The Northwind database- Part 2

Mythilyram
10 min readApr 22, 2023

--

CASE WHEN and GROUP BY

I`m going to work with Microsoft’s sample database for SQL Server named Northwind. It describes a fictional store and its customers, suppliers, and orders. You can find the original database in Microsoft’s GitHub repository. The database has been slightly modified.

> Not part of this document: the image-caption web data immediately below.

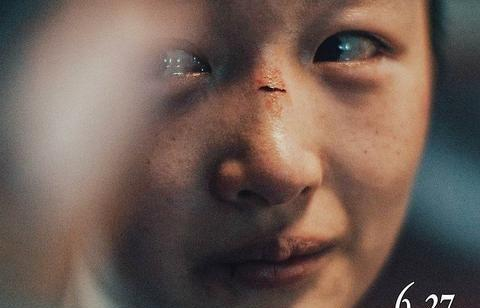 《少年的你》:解析融梗与抄袭与天朝真正的霸凌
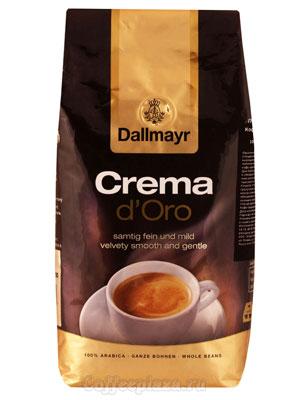 Кофе Dallmayr в зернах Crema d`Oro 500 гр + марципан в подарок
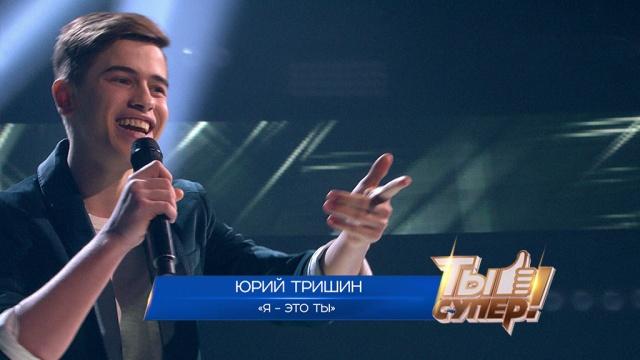 «Я— это ты»— Юрий Тришин, 16лет, Краснодарский край.НТВ.Ru: новости, видео, программы телеканала НТВ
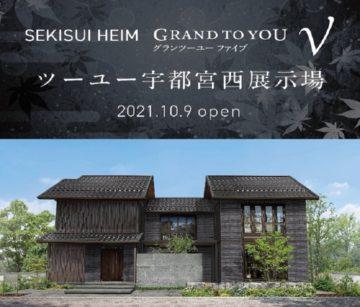 GRAND OPEN [T西]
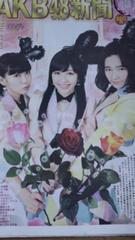 AKB新聞2014年1月号優子卒業若干…難��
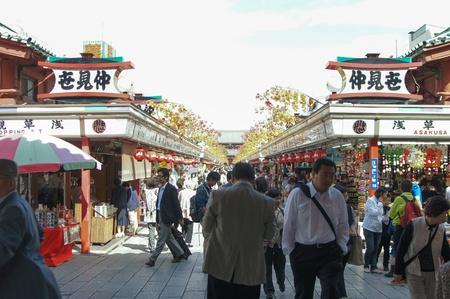 walking zone: Asakusa Shopping Street Tokyo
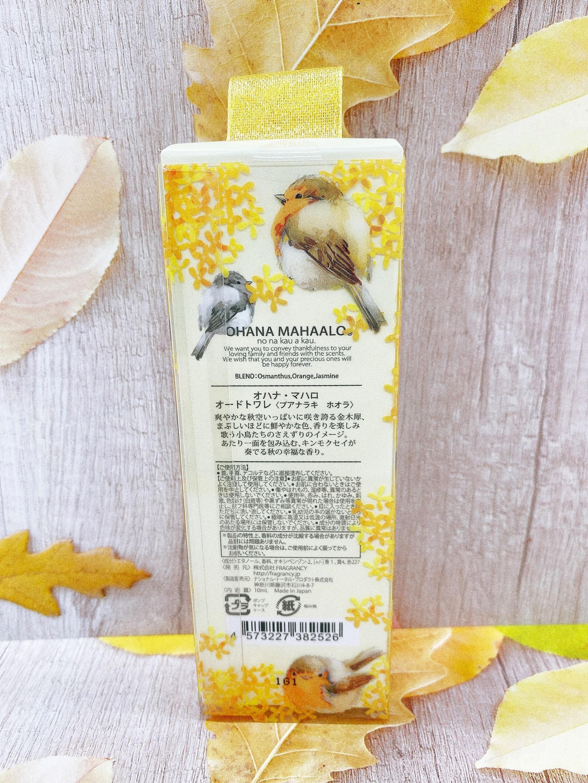 """【オハナ・マハロ】この秋はこれで決まり!『金木犀』の""""数量限定""""オードトワレ_2"""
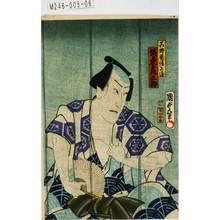 Utagawa Kunisada II: 「真野屋徳兵衛 坂東彦三郎」 - Tokyo Metro Library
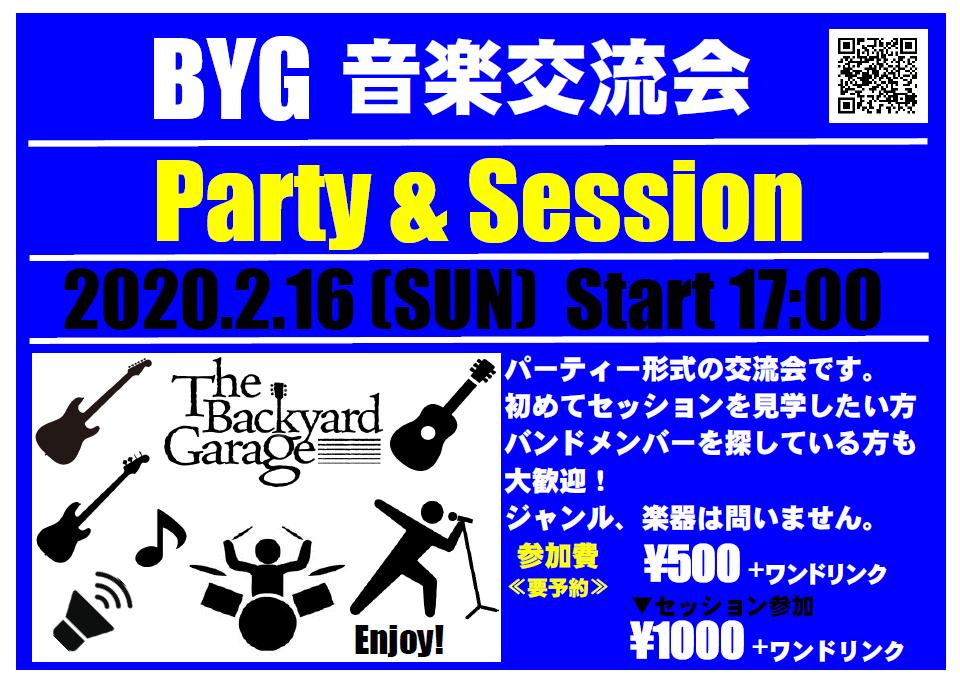 2/16(日)BYG交流会 パーティー&セッション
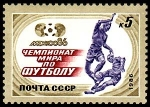 Stamps Russia -  COPA MUNDIAL DE FUTBOL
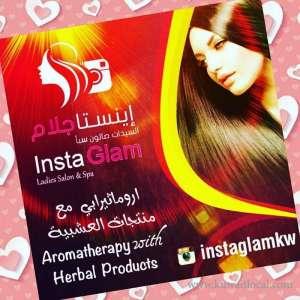 insta-glam-kuwait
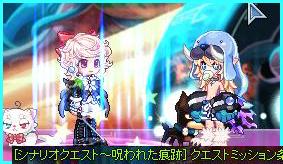 シナクエ withサイキッカー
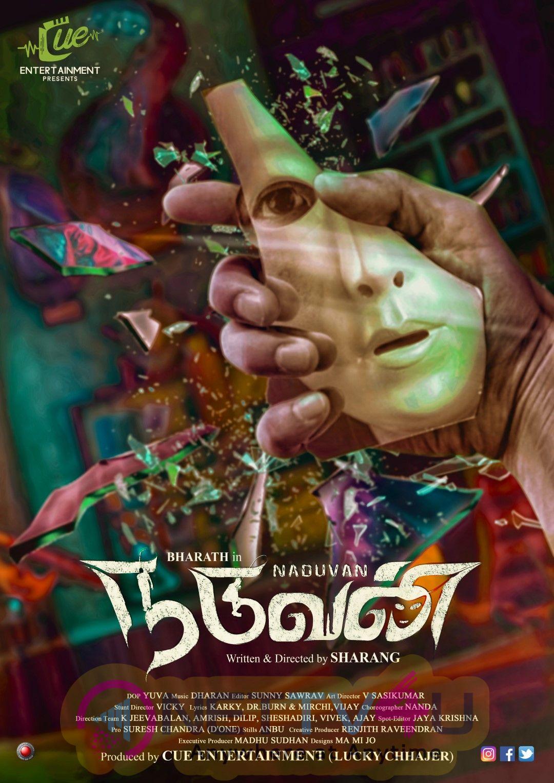 Naduvan Movie First look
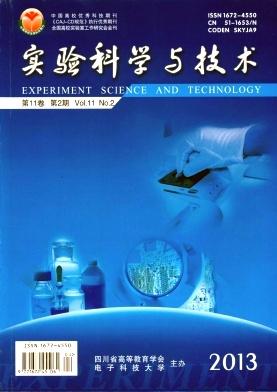 计算机省级期刊《实验科学与技术》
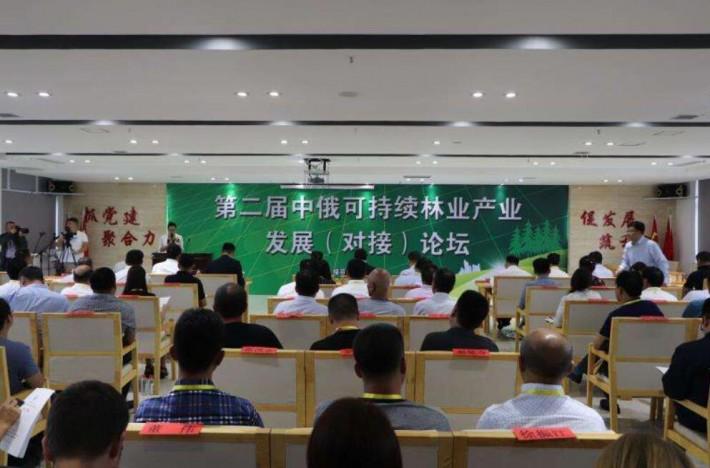 中俄可持续林业产业发展论坛开幕
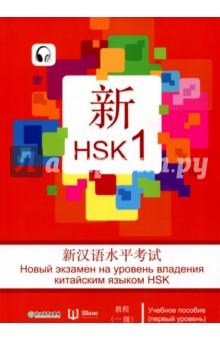 Новый экзамен на уровень владения китайским языком HSK. Учебное пособие (первый уровень)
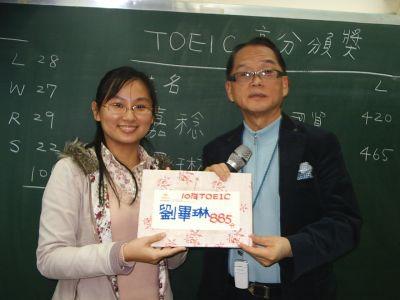 IC885高分-劉畢琳 toeic高分班美加文教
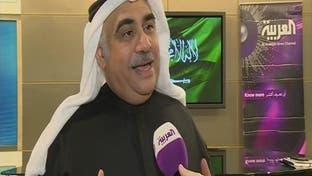 فقيه: السعودية رصدت 183 مليار ريال للتحول الاقتصادي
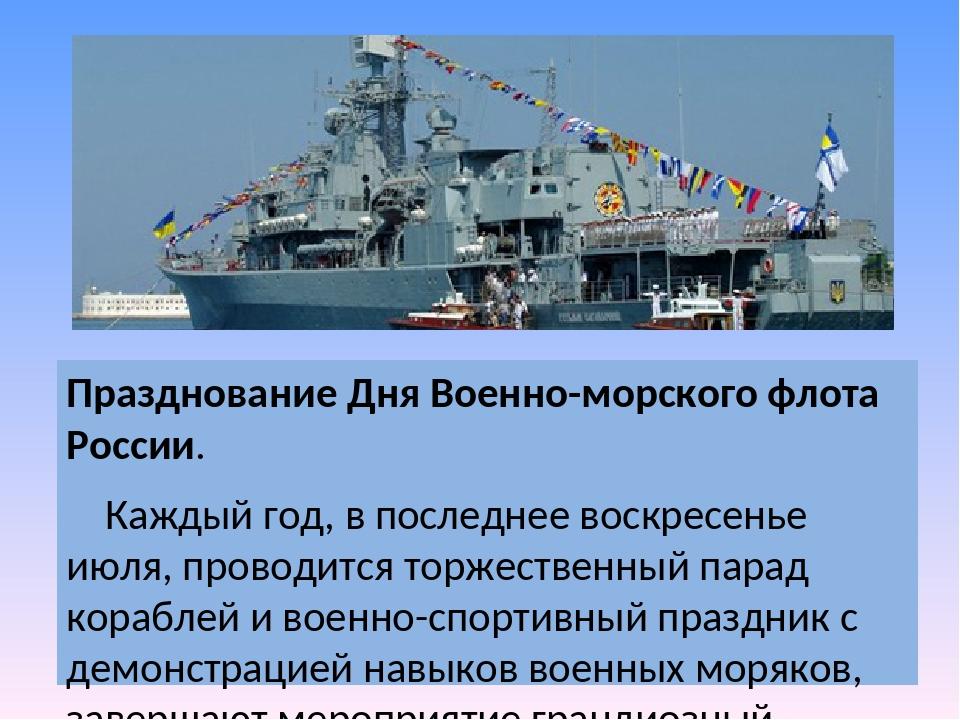 Празднование Дня Военно-морского флота России. Каждый год, в последнее воскре...
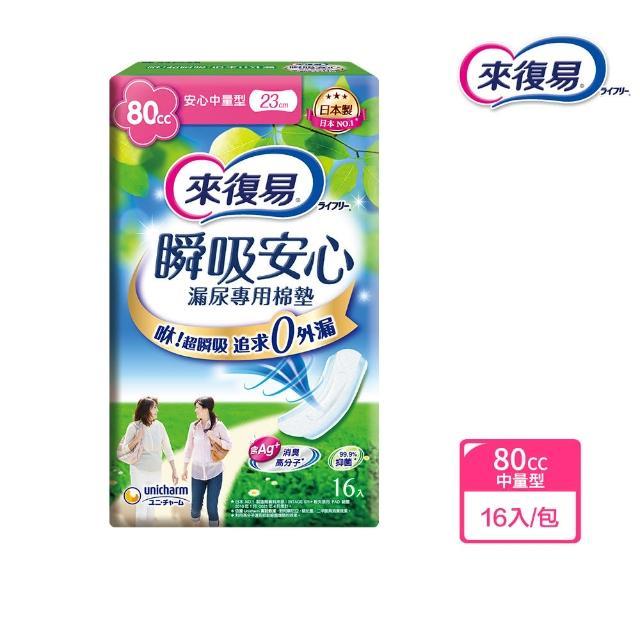 【來復易】瞬吸安心漏尿專用棉墊中量型 16片/包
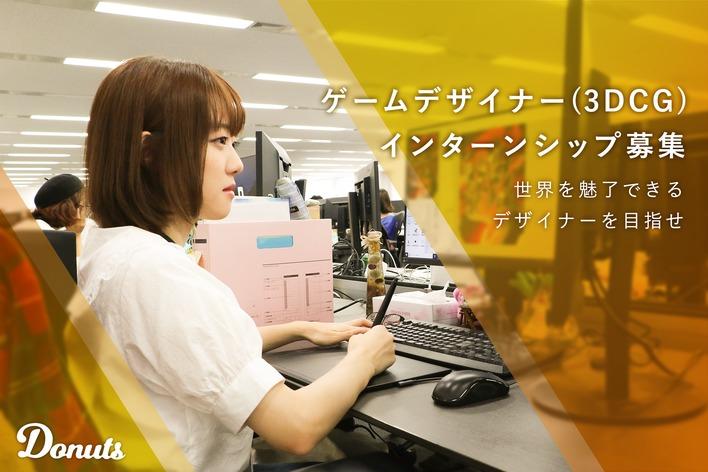 あなたのデザイン技術で世界を魅了する! ゲームデザイナー(3D)インターン募集!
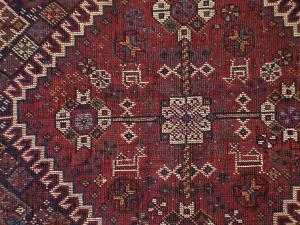 Antique Ghashghaie Bag Face w/silk - 2'4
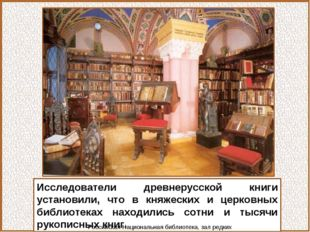 Исследователи древнерусской книги установили, что в княжеских и церковных биб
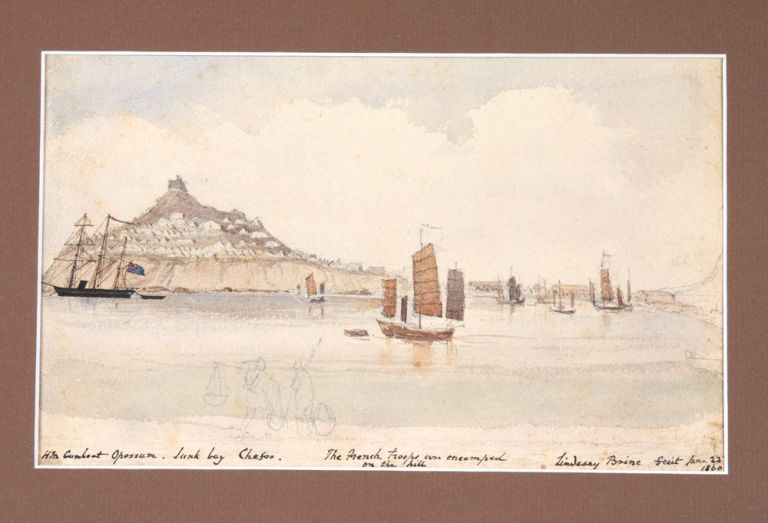 Watercolour of Chefoo (Yantai) During the Taiping Rebellion (1850-1864). CHINA: TAIPING REBELLION, Lindesay BRINE.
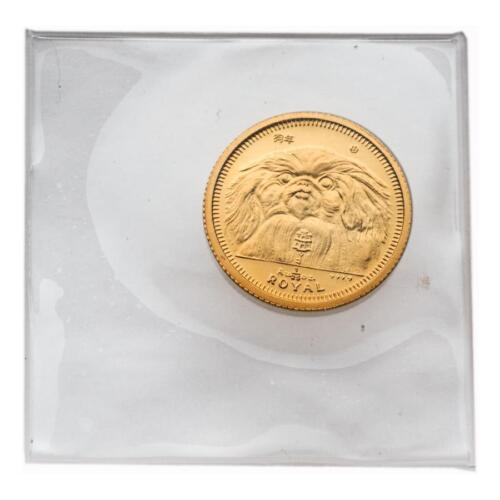Gibraltar 1994 Pekingese 1/25 oz Gold Coin SKU#239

Classifying Data with CASE WHEN and GROUP BY

To show the availability level for each product in a report, but we don’t want to simply print the units_in_stock column. The column contains a precise number of units available, but we only need an overall level, like 'low' or 'high'.

SELECT
product_id,
product_name,
units_in_stock,
CASE
WHEN units_in_stock > 100 THEN 'high'
WHEN units_in_stock > 50 THEN 'moderate'
WHEN units_in_stock > 0 THEN 'low'
WHEN units_in_stock = 0 THEN 'none'
END AS availability
FROM products;

We create a brand-new column named availability. You can see that we use a special construction called CASE WHEN. It returns different values based on the conditions you specify.

Exercise

We want to create a report measuring the level of experience each Northwind employee has with the company. Show the first_name, last_name, hire_date, and experience columns for each employee. The experience column should display the following values:

  • 'junior' for employees hired after Jan. 1, 2014.
  • 'middle' for employees hired after Jan. 1, 2013 but before Jan. 1, 2014.
  • 'senior' for employees hired on or before Jan. 1, 2013.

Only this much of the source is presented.